• Task instructions:
1) According to the passage on hitting streaks, at which ballpark did Bobby Abreu win the 2005 Home Run Derby?
2) Return, word for word, the stretch of the passage on hitting streaks from "Along the lines" through "their pre-derby performance.".

═══ Excerpted passage

Along the lines of the test, forgive my brief tangent into discussing what I call “The Abreu Fallacy,” which aptly explains why the tests they conducted are tantamount to conducting an accurate study in this forum. When evaluating if streaks cause any effect, the numbers produced in the streak itself cannot be compared, straight up, to what transpires after the fact. This occurred frequently when Bobby Abreu won the All-Star Home Run Derby in 2005. He went into the All-Star break on an absolute tear, mashed about 732 home runs in the derby at Comerica Park, and then proceeded to hit like Winston Abreu the rest of the year. Several writers took it upon themselves to compare the pre- and post-derby numbers of several players to determine if the derby caused a decline, but they missed the boat, because Abreu and others should not have been expected to keep up their pre-derby performance.

The accurate comparison is between what he was expected to do after the hot start to what he actually did. Relating this to streaks, to determine if they are predictive, post-streak performance cannot be compared directly to streak performance, but rather to what is expected to happen after the streak, which could be as simple as a weighted average of the past three years and the numbers from the current year up to that point in time. Speaking of points in time, streaks are incredibly interesting in terms of the churn-and-burn strategy because they occur in the past. We know when one ends, because the player stops performing as well, but it is impossible to know when one will end. How do we know exactly when Franceour’s numbers will begin their gradual decline? We know it will happen in the back of our heads, but hey, if it lasts another week that could be all I need to win this matchup.

Essentially, in employing this strategy, we would be using a backwards-looking concept in order to drive decisions revolving around future performance. It can certainly work—and it must work on some level to have become such a common strategy—but from a statistical perspective, streaks in the aggregate hold next to no predictive value. What happens last week is unlikely to influence performance this week. But the question of relevance comes into play, as what happens in the aggregate does not apply to every single individual. While the broad concept holds true in that streaks are not predictive, there are certainly individuals for whom this might not apply.

══════
═══ Dataset

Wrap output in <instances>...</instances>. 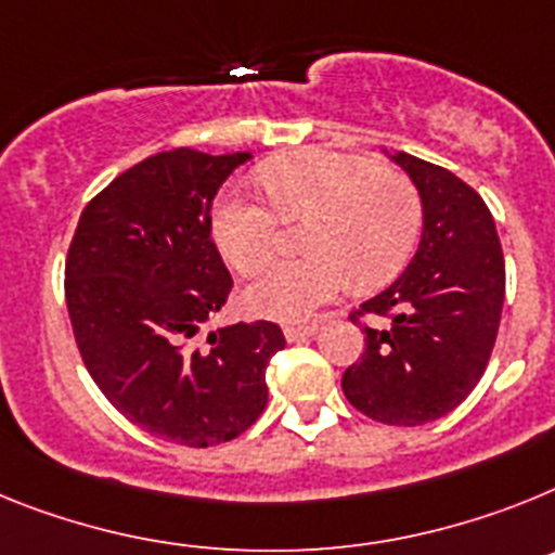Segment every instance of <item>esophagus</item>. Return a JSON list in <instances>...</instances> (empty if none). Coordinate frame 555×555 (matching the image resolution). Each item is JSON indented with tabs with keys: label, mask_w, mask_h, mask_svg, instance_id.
<instances>
[{
	"label": "esophagus",
	"mask_w": 555,
	"mask_h": 555,
	"mask_svg": "<svg viewBox=\"0 0 555 555\" xmlns=\"http://www.w3.org/2000/svg\"><path fill=\"white\" fill-rule=\"evenodd\" d=\"M318 326L315 324H307V326H284V337L291 340V344H301L307 337L315 335Z\"/></svg>",
	"instance_id": "34e87169"
}]
</instances>
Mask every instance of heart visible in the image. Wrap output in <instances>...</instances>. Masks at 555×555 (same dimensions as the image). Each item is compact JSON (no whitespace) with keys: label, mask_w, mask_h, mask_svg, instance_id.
<instances>
[{"label":"heart","mask_w":555,"mask_h":555,"mask_svg":"<svg viewBox=\"0 0 555 555\" xmlns=\"http://www.w3.org/2000/svg\"><path fill=\"white\" fill-rule=\"evenodd\" d=\"M262 186L273 210L240 192L220 197L211 234L231 268L250 276L279 250V221L301 223L305 259L271 264L245 287L250 312L279 321H307L346 287L391 279L411 257L422 229L416 184L393 167L335 151H301L271 162Z\"/></svg>","instance_id":"obj_1"}]
</instances>
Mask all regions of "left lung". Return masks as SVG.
<instances>
[{
	"mask_svg": "<svg viewBox=\"0 0 555 555\" xmlns=\"http://www.w3.org/2000/svg\"><path fill=\"white\" fill-rule=\"evenodd\" d=\"M422 197V240L411 264L351 312L365 351L344 371V393L374 422L418 427L455 411L483 377L498 340L505 259L483 197L455 172L411 153L391 156Z\"/></svg>",
	"mask_w": 555,
	"mask_h": 555,
	"instance_id": "obj_1",
	"label": "left lung"
}]
</instances>
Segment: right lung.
<instances>
[{
    "mask_svg": "<svg viewBox=\"0 0 555 555\" xmlns=\"http://www.w3.org/2000/svg\"><path fill=\"white\" fill-rule=\"evenodd\" d=\"M248 158L176 147L133 164L91 197L66 257V307L91 379L128 422L181 447L248 430L284 349L271 321L201 337L234 284L211 240V201Z\"/></svg>",
    "mask_w": 555,
    "mask_h": 555,
    "instance_id": "1",
    "label": "right lung"
}]
</instances>
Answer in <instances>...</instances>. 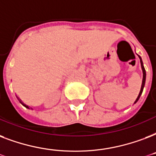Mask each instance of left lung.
<instances>
[{"label":"left lung","mask_w":156,"mask_h":156,"mask_svg":"<svg viewBox=\"0 0 156 156\" xmlns=\"http://www.w3.org/2000/svg\"><path fill=\"white\" fill-rule=\"evenodd\" d=\"M138 57H139V59H140V62H141V69H142V73H143V77H142V83H141V90H140V92H139L138 94V97H136V101H135V102H134V104L137 102V101H138L140 97H141L142 91H143V88H144V87H145V83H146V77H147V73H146V70H145L144 65H143V62H142V59H141L140 55H138Z\"/></svg>","instance_id":"8db88e82"}]
</instances>
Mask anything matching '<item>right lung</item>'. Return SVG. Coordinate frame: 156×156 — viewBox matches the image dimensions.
<instances>
[{"mask_svg":"<svg viewBox=\"0 0 156 156\" xmlns=\"http://www.w3.org/2000/svg\"><path fill=\"white\" fill-rule=\"evenodd\" d=\"M17 98H18V100H19V101H20V103H21V104H22L23 105V106H24V107H26V108H27V109H29V107H28V105H26L24 104V103H23V102H22V101H21V100H20V98H19V97H17Z\"/></svg>","mask_w":156,"mask_h":156,"instance_id":"1","label":"right lung"}]
</instances>
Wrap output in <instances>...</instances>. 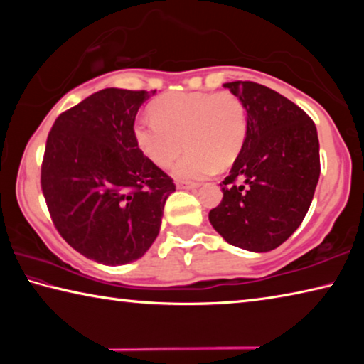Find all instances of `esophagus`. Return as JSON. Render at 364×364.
Segmentation results:
<instances>
[{"instance_id":"esophagus-1","label":"esophagus","mask_w":364,"mask_h":364,"mask_svg":"<svg viewBox=\"0 0 364 364\" xmlns=\"http://www.w3.org/2000/svg\"><path fill=\"white\" fill-rule=\"evenodd\" d=\"M178 188H183V189H196L199 184L197 183H191V181H178L176 183Z\"/></svg>"}]
</instances>
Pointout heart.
<instances>
[{
    "mask_svg": "<svg viewBox=\"0 0 364 364\" xmlns=\"http://www.w3.org/2000/svg\"><path fill=\"white\" fill-rule=\"evenodd\" d=\"M152 117L134 125L141 152L160 168H167L183 152L173 175L202 180L236 160L247 138V109L241 97L221 93H170L152 104Z\"/></svg>",
    "mask_w": 364,
    "mask_h": 364,
    "instance_id": "1",
    "label": "heart"
}]
</instances>
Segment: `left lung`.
Segmentation results:
<instances>
[{"label":"left lung","instance_id":"8db88e82","mask_svg":"<svg viewBox=\"0 0 364 364\" xmlns=\"http://www.w3.org/2000/svg\"><path fill=\"white\" fill-rule=\"evenodd\" d=\"M225 88L247 109V138L223 181V199L208 213L228 244L269 252L297 230L319 180V141L297 104L254 82Z\"/></svg>","mask_w":364,"mask_h":364}]
</instances>
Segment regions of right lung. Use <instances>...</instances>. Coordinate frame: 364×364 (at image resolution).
Listing matches in <instances>:
<instances>
[{"label": "right lung", "mask_w": 364, "mask_h": 364, "mask_svg": "<svg viewBox=\"0 0 364 364\" xmlns=\"http://www.w3.org/2000/svg\"><path fill=\"white\" fill-rule=\"evenodd\" d=\"M154 93L101 90L60 114L48 134L41 191L49 215L65 242L97 263L143 257L175 191L134 139V119Z\"/></svg>", "instance_id": "add662e5"}]
</instances>
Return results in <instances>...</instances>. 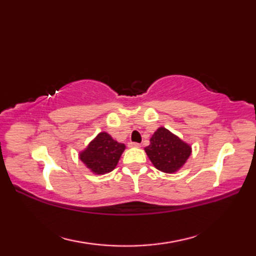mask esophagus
<instances>
[{
    "mask_svg": "<svg viewBox=\"0 0 256 256\" xmlns=\"http://www.w3.org/2000/svg\"><path fill=\"white\" fill-rule=\"evenodd\" d=\"M128 148H140V143L130 142V143H128Z\"/></svg>",
    "mask_w": 256,
    "mask_h": 256,
    "instance_id": "obj_1",
    "label": "esophagus"
}]
</instances>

══════

• The responses:
1) Comerica Park

2)
Along the lines of the test, forgive my brief tangent into discussing what I call “The Abreu Fallacy,” which aptly explains why the tests they conducted are tantamount to conducting an accurate study in this forum. When evaluating if streaks cause any effect, the numbers produced in the streak itself cannot be compared, straight up, to what transpires after the fact. This occurred frequently when Bobby Abreu won the All-Star Home Run Derby in 2005. He went into the All-Star break on an absolute tear, mashed about 732 home runs in the derby at Comerica Park, and then proceeded to hit like Winston Abreu the rest of the year. Several writers took it upon themselves to compare the pre- and post-derby numbers of several players to determine if the derby caused a decline, but they missed the boat, because Abreu and others should not have been expected to keep up their pre-derby performance.